_DATASET EXCERPTS_.
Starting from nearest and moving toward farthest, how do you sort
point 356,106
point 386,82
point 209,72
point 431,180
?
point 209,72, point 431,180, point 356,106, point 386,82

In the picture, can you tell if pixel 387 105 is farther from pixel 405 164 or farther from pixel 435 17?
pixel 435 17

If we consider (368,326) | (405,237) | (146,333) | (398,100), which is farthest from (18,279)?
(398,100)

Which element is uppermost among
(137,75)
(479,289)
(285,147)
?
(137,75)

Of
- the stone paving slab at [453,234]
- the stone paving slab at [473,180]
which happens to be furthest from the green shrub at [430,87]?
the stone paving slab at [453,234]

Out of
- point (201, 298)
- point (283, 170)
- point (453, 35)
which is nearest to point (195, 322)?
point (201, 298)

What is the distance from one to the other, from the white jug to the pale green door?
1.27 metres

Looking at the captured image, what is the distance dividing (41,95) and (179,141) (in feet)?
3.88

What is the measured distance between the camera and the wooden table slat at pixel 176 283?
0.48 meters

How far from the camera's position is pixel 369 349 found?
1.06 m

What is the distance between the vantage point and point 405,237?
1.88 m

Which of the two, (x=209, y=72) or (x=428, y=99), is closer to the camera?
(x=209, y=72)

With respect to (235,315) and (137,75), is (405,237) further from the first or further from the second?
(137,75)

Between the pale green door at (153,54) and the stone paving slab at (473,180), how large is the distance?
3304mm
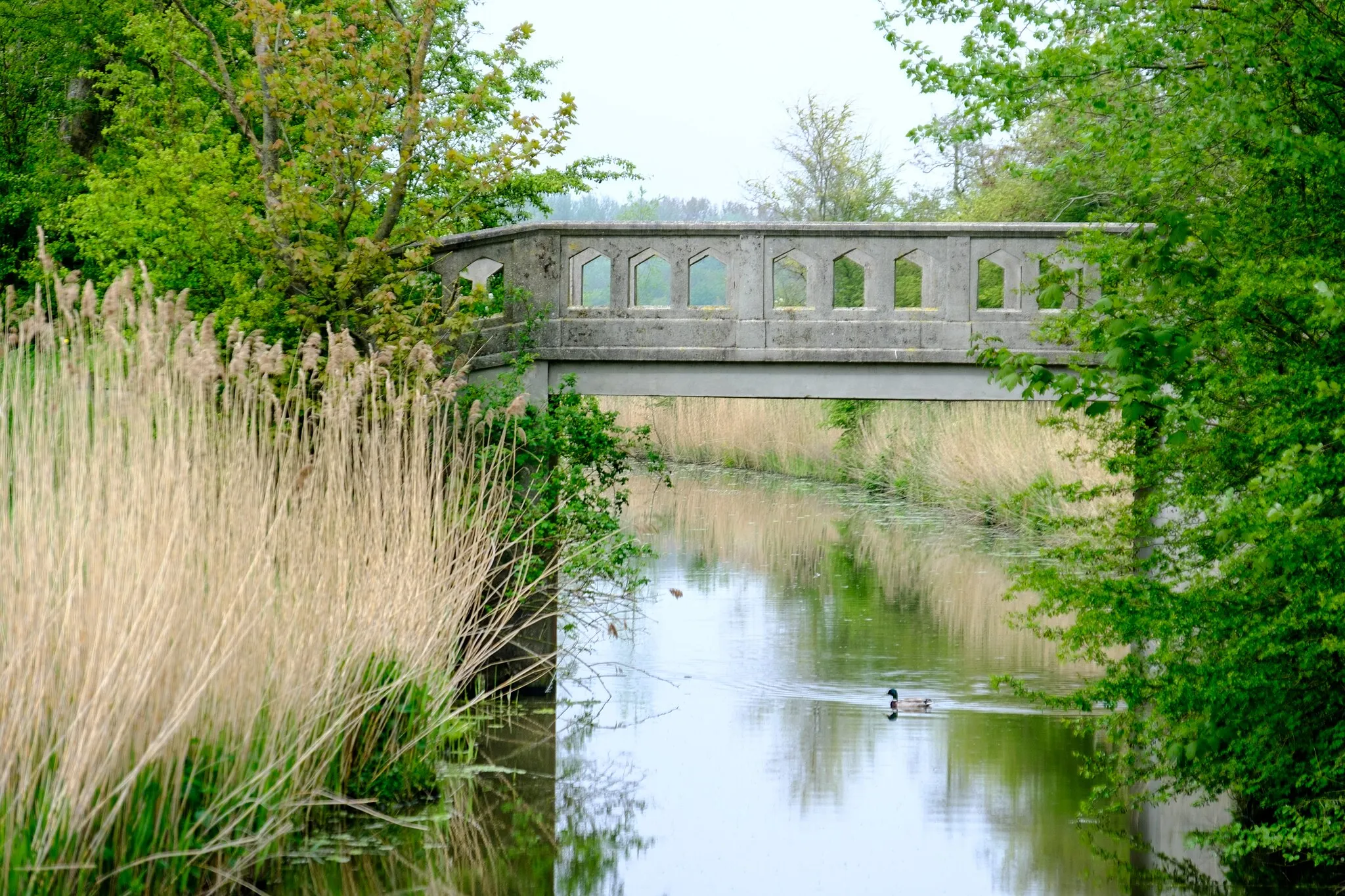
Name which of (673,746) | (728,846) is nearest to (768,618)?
(673,746)

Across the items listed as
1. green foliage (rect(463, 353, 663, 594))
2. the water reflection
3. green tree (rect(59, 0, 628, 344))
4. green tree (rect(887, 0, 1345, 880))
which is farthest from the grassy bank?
green tree (rect(887, 0, 1345, 880))

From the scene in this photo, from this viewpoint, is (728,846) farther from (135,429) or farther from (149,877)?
(135,429)

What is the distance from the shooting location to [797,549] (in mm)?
19859

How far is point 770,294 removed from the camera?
11.4 metres

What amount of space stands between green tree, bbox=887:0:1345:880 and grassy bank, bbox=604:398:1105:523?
741cm

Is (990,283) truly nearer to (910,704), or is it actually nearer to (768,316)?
(768,316)

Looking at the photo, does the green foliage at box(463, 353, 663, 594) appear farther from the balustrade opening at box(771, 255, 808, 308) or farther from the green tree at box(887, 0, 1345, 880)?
the balustrade opening at box(771, 255, 808, 308)

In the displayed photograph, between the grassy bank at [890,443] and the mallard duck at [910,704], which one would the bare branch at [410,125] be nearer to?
the mallard duck at [910,704]

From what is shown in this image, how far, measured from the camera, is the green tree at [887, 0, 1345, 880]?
664cm

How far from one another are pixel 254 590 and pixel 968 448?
55.9 ft

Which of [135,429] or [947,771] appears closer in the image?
[135,429]

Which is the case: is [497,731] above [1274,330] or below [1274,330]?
below

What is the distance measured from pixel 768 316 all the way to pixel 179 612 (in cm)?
623

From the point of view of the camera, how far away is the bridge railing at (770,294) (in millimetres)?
11195
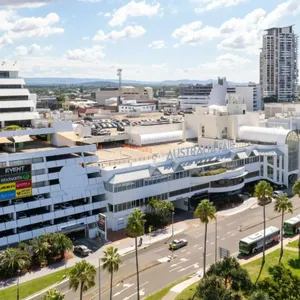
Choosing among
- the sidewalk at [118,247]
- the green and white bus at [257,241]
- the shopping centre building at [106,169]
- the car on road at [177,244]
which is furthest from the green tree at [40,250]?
the green and white bus at [257,241]

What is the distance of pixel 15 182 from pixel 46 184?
681 cm

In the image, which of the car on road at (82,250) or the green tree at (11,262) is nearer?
the green tree at (11,262)

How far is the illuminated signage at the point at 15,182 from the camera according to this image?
81312 mm

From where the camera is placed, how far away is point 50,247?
7800 cm

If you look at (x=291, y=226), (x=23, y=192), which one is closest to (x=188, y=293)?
(x=291, y=226)

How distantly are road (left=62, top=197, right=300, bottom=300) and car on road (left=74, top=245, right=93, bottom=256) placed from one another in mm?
7223

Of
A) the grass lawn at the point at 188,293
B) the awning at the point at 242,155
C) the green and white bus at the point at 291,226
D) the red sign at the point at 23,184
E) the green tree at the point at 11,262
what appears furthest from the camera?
the awning at the point at 242,155

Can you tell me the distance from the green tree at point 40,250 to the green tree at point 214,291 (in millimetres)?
29265

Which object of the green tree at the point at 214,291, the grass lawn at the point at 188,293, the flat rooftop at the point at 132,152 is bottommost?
the grass lawn at the point at 188,293

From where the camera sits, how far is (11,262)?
233 ft

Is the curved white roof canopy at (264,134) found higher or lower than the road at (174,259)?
higher

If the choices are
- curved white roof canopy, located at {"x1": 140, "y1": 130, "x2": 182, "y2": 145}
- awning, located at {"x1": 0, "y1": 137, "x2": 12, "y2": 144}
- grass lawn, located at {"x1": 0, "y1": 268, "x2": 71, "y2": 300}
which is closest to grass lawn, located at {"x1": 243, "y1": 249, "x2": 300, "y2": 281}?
grass lawn, located at {"x1": 0, "y1": 268, "x2": 71, "y2": 300}

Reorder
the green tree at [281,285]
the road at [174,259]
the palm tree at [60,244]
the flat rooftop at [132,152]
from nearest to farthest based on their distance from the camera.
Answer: the green tree at [281,285] < the road at [174,259] < the palm tree at [60,244] < the flat rooftop at [132,152]

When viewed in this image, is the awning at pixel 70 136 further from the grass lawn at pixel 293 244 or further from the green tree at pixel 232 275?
the grass lawn at pixel 293 244
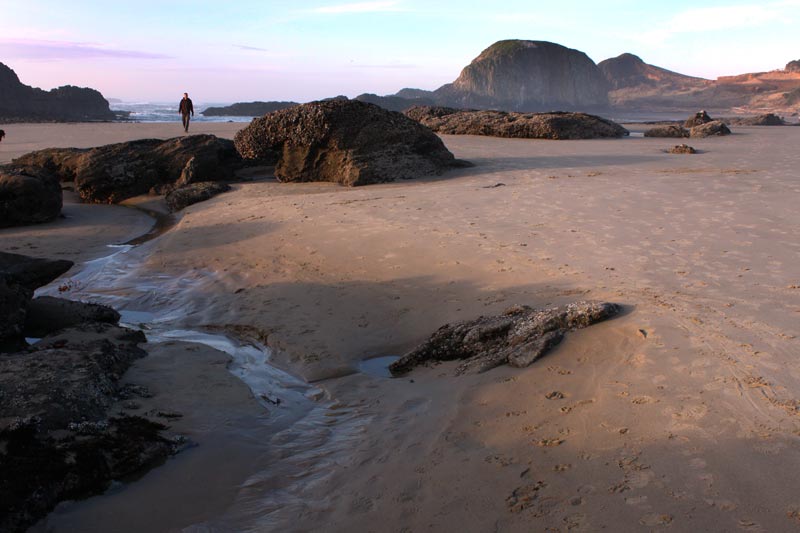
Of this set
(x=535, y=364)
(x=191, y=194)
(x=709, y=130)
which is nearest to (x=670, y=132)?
(x=709, y=130)

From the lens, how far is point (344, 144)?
11.7 m

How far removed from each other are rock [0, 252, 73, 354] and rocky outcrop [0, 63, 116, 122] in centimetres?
3902

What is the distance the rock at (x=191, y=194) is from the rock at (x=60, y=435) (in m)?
7.49

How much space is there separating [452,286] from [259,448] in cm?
270

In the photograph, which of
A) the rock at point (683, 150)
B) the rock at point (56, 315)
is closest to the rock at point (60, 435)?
the rock at point (56, 315)

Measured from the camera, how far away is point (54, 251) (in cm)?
841

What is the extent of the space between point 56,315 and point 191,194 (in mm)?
6577

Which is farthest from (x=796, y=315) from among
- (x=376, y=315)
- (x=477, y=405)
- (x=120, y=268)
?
(x=120, y=268)

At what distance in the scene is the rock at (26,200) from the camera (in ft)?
31.6

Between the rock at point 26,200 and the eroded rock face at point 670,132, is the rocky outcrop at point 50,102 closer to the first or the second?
the rock at point 26,200

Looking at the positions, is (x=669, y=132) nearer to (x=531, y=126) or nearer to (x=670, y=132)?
(x=670, y=132)

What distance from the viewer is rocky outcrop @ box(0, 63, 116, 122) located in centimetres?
4148

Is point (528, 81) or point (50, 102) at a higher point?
point (528, 81)

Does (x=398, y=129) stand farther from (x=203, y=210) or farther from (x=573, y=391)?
(x=573, y=391)
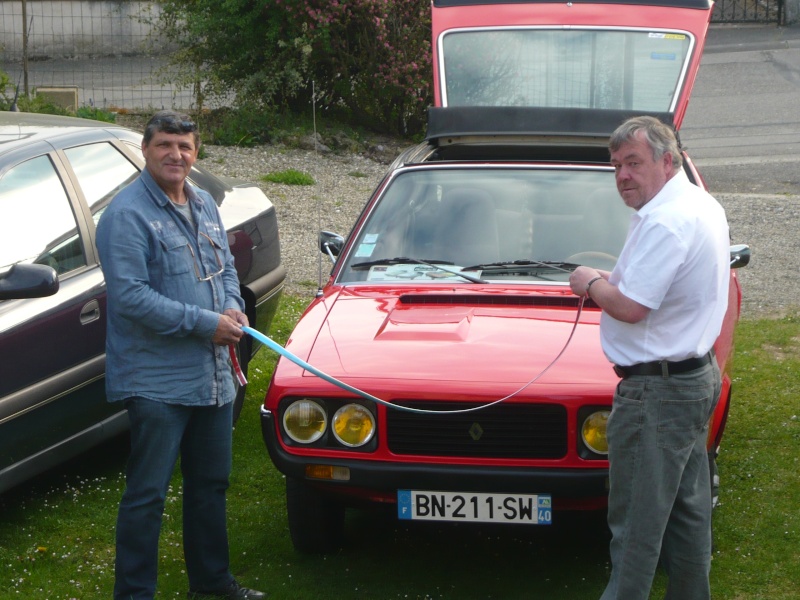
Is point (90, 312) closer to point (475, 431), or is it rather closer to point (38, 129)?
point (38, 129)

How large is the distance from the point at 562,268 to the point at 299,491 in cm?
158

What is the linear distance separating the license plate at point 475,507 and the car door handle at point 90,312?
1742 mm

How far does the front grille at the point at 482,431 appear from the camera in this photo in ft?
13.6

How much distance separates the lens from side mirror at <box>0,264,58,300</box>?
4.35m

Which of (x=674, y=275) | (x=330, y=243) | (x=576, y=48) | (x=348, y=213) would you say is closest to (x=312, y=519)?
(x=330, y=243)

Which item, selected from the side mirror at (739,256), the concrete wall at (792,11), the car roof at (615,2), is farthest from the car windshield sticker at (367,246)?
the concrete wall at (792,11)

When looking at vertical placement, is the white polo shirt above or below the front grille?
above

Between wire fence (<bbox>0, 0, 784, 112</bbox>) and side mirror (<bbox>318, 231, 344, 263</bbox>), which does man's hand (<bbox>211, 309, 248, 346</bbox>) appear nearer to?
side mirror (<bbox>318, 231, 344, 263</bbox>)

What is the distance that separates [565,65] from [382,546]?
5.01 meters

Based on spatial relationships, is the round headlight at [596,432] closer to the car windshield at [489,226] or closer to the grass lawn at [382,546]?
the grass lawn at [382,546]

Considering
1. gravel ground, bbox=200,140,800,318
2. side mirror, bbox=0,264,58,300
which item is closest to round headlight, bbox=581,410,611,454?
side mirror, bbox=0,264,58,300

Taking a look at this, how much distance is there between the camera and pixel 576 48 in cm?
858

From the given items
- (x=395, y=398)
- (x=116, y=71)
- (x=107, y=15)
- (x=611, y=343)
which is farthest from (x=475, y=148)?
(x=107, y=15)

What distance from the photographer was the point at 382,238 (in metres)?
5.46
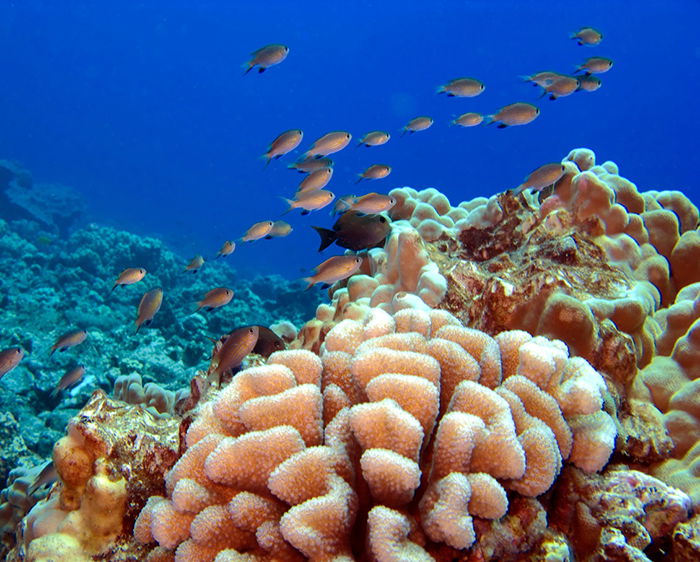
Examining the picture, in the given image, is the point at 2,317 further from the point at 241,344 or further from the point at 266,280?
the point at 266,280

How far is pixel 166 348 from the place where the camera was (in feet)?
35.1

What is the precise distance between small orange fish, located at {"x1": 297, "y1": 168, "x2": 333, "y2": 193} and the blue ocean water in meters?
81.4

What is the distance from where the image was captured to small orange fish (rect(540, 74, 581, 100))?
659 cm

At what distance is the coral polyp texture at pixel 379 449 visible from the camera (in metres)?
1.39

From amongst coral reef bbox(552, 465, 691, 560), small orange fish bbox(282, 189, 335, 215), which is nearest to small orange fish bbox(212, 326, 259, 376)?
coral reef bbox(552, 465, 691, 560)

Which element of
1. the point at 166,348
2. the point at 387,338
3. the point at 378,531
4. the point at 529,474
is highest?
the point at 166,348

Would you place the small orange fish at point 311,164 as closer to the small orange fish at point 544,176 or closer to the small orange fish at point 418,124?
the small orange fish at point 418,124

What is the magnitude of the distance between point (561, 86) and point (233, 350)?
634 centimetres

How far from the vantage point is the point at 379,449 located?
4.70 ft

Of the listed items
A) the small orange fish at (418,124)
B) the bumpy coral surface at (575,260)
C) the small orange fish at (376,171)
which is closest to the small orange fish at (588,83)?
the small orange fish at (418,124)

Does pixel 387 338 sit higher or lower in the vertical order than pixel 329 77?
lower

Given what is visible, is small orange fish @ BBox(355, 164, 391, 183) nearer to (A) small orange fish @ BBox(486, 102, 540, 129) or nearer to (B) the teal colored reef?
(A) small orange fish @ BBox(486, 102, 540, 129)

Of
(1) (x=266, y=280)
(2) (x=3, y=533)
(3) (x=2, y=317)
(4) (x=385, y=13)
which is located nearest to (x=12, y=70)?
(4) (x=385, y=13)

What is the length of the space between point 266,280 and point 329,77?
455ft
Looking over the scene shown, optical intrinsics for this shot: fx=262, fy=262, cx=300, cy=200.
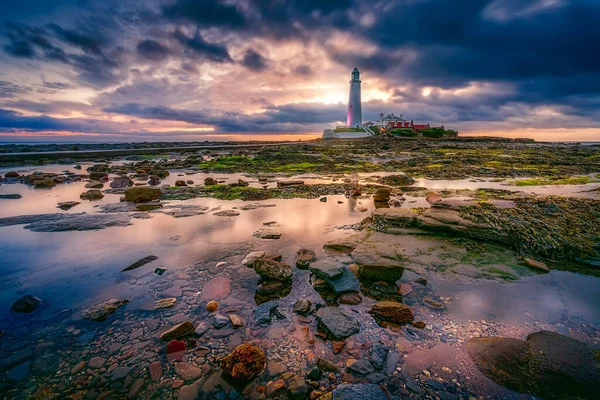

_AIM_.
Echo every line from the start of the rows down to the line containing "1.27 metres", both ends included.

_RESULT_.
Starting from nearest and moving toward farthest, how do you sort
point 356,106
point 386,82
point 209,72
point 431,180
?
point 209,72, point 431,180, point 356,106, point 386,82

In the picture, can you tell if pixel 387 105 is farther from pixel 405 164 or farther from pixel 435 17?
pixel 435 17

If we consider (368,326) | (405,237) | (146,333) | (398,100), which is farthest from (18,279)?
(398,100)

Which element is uppermost among
(137,75)
(479,289)
(285,147)
?
(137,75)

Of
- the stone paving slab at [453,234]
- the stone paving slab at [473,180]
which happens to be furthest from the green shrub at [430,87]?
the stone paving slab at [453,234]

Out of
- point (201, 298)
- point (283, 170)
- point (453, 35)
which is nearest to point (195, 322)?
point (201, 298)

What is the distance from one to the other, from the white jug to the pale green door?
1.27 metres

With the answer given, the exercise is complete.